Find every line in the records below that holds the word "radius", and copy it out.

> _Record excerpts_:
=== Section Start ===

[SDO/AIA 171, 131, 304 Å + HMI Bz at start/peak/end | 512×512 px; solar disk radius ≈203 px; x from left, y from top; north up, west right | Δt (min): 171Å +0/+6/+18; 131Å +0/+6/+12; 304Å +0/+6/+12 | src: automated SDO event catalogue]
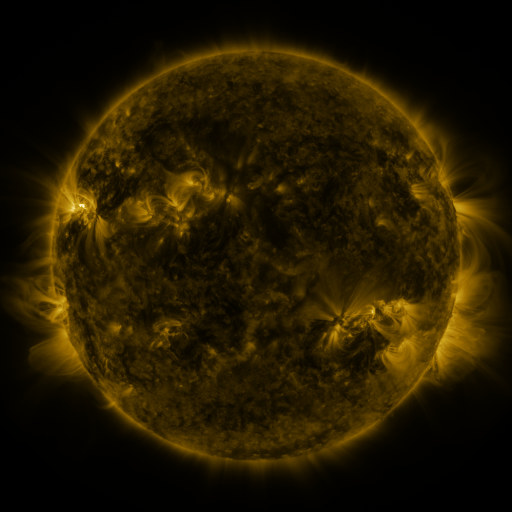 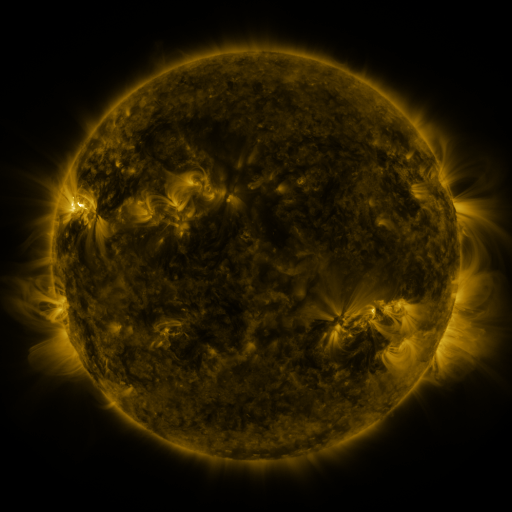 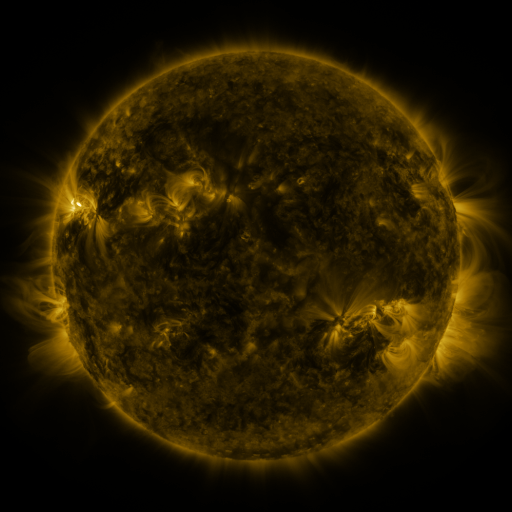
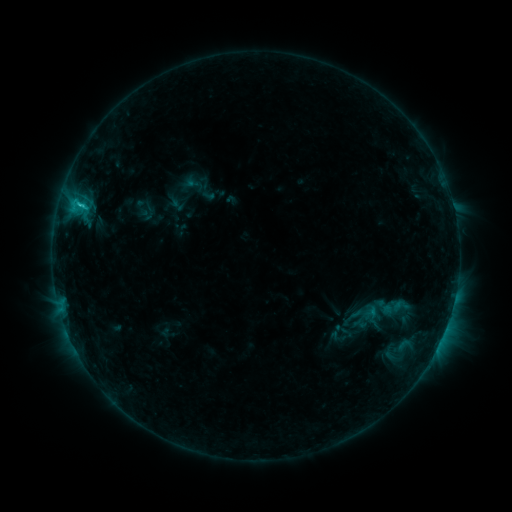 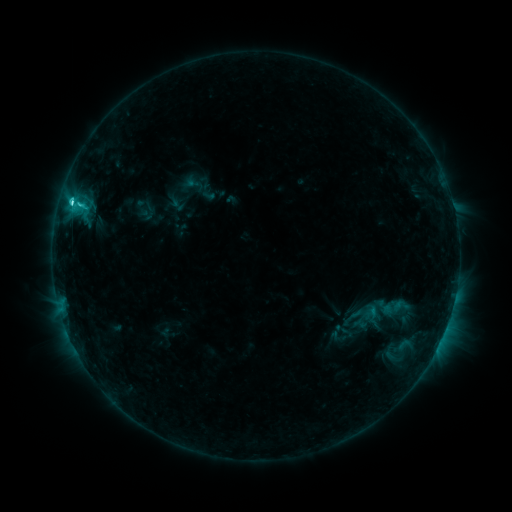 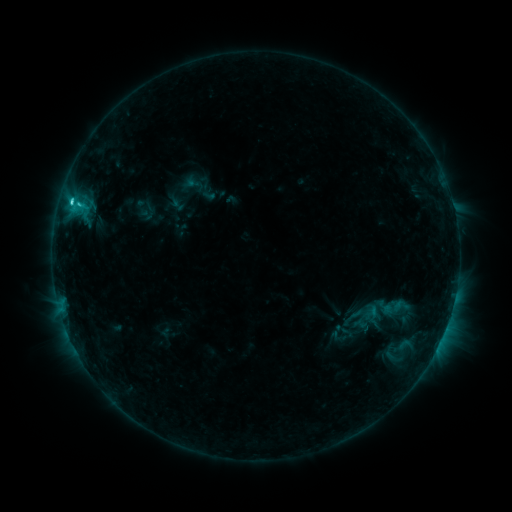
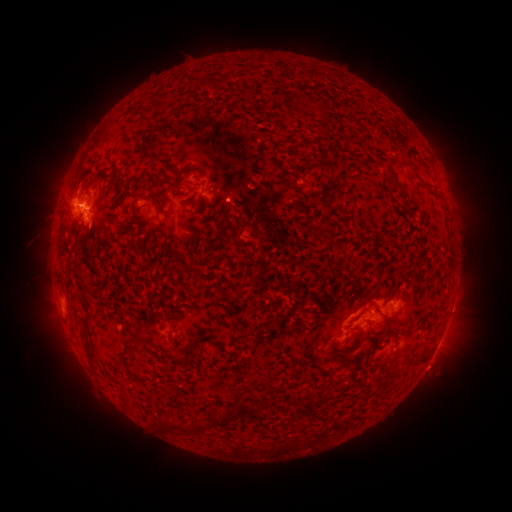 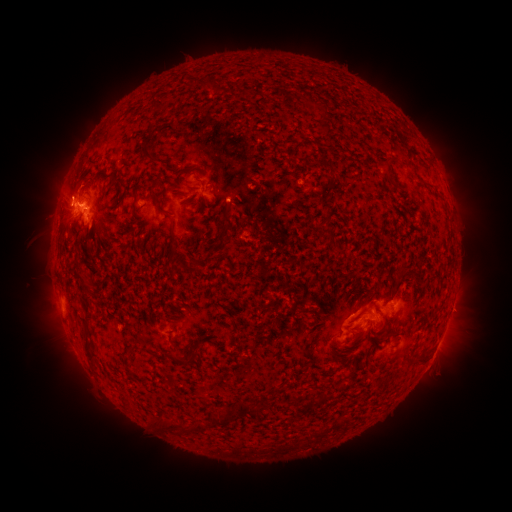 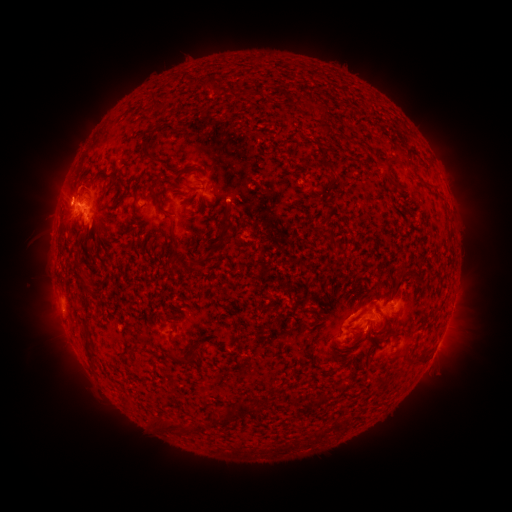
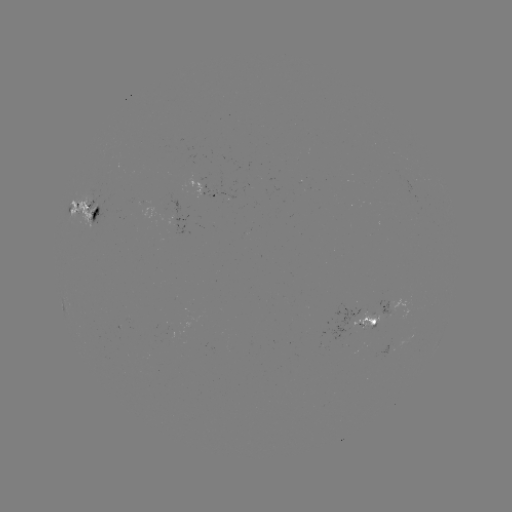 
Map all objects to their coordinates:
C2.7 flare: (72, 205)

=== Section End ===
=== Section Start ===

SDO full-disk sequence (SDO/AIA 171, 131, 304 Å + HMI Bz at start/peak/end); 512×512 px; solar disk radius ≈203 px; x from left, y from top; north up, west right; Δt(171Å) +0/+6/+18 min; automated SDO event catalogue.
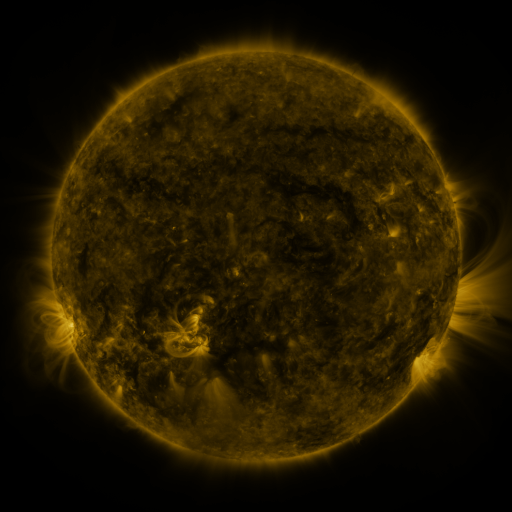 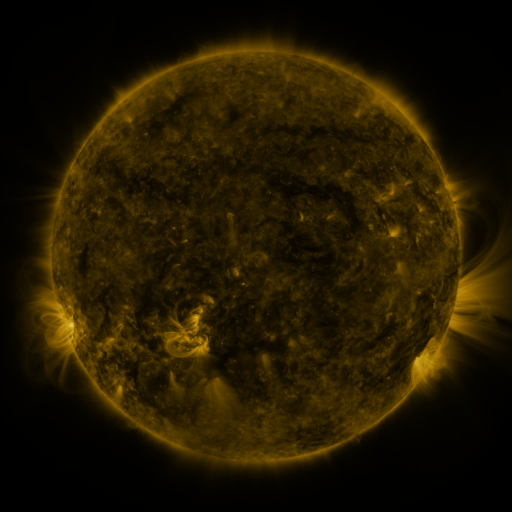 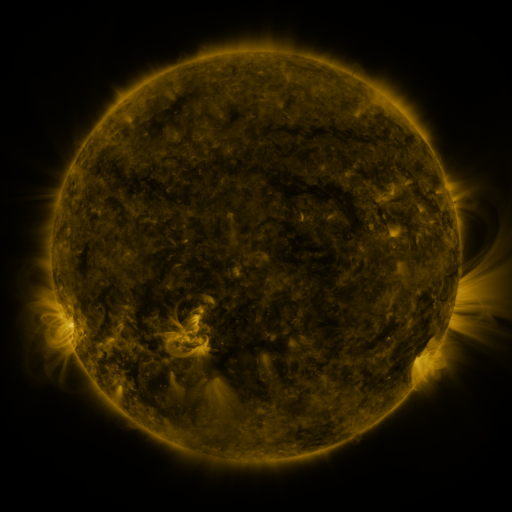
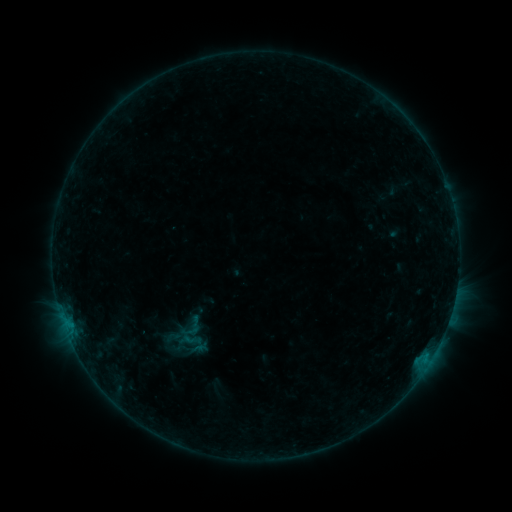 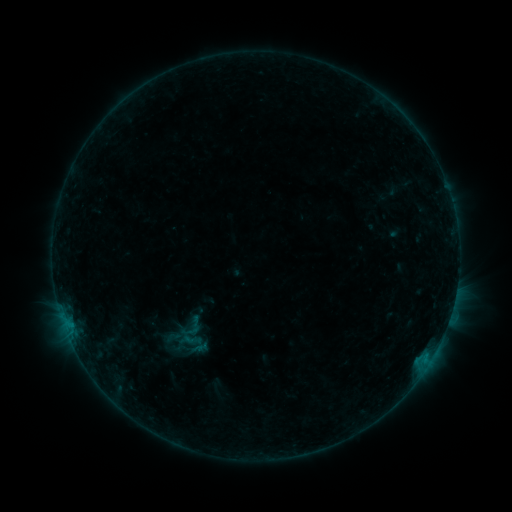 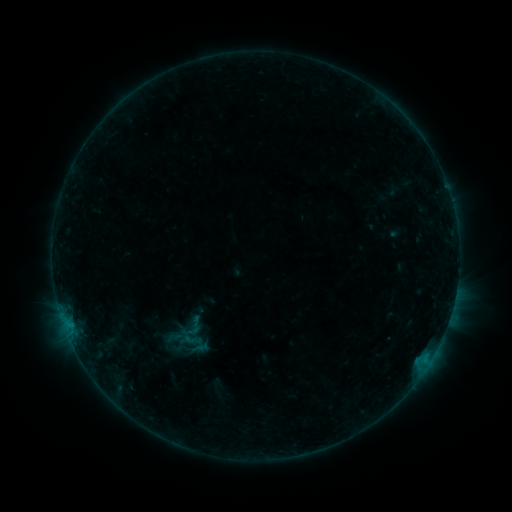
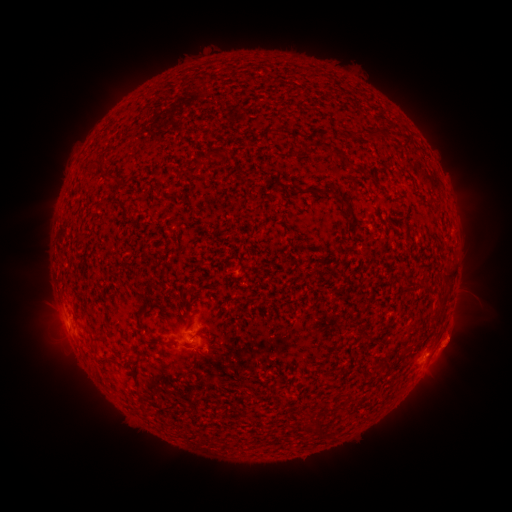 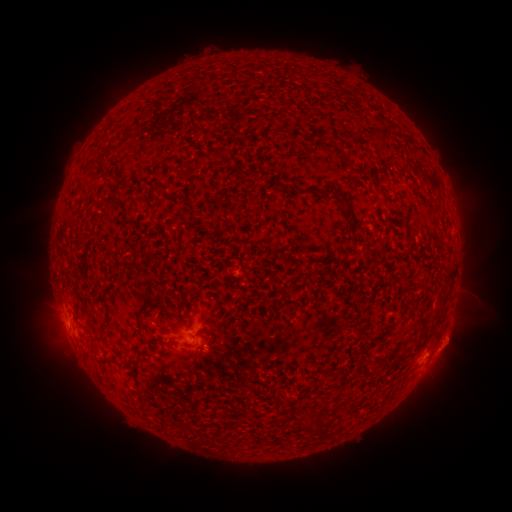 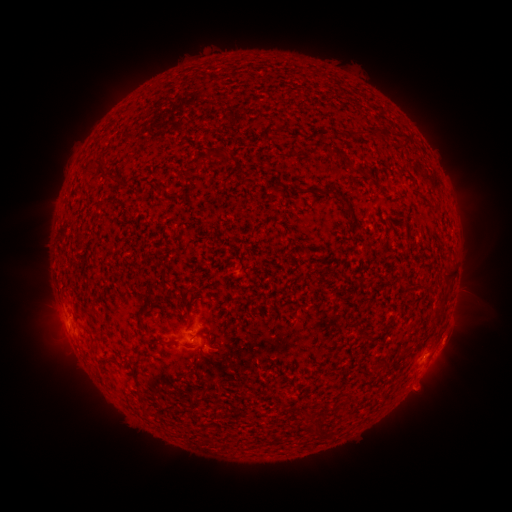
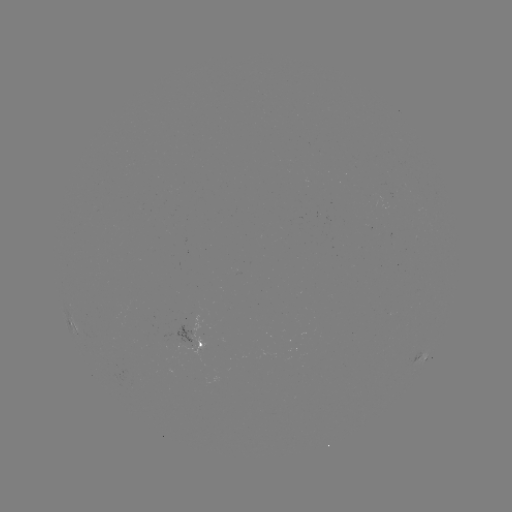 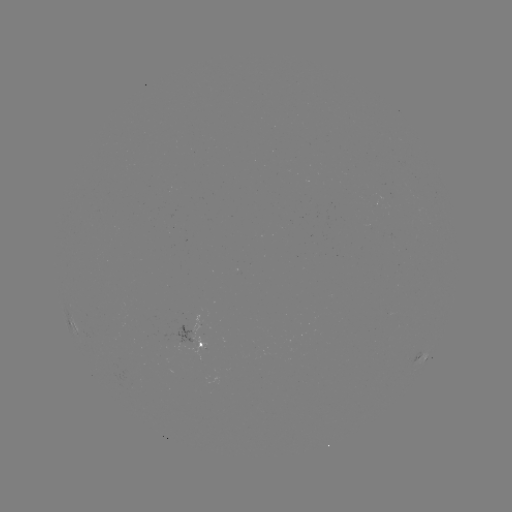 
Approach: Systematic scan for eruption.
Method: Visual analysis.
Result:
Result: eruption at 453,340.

=== Section End ===

> _Expected answer_:
[SDO/AIA 171, 131, 304 Å + HMI Bz at start/peak/end | 512×512 px; solar disk radius ≈203 px; x from left, y from top; north up, west right | Δt (min): 171Å +0/+6/+18; 131Å +0/+6/+12; 304Å +0/+6/+12 | src: automated SDO event catalogue]
SDO full-disk sequence (SDO/AIA 171, 131, 304 Å + HMI Bz at start/peak/end); 512×512 px; solar disk radius ≈203 px; x from left, y from top; north up, west right; Δt(171Å) +0/+6/+18 min; automated SDO event catalogue.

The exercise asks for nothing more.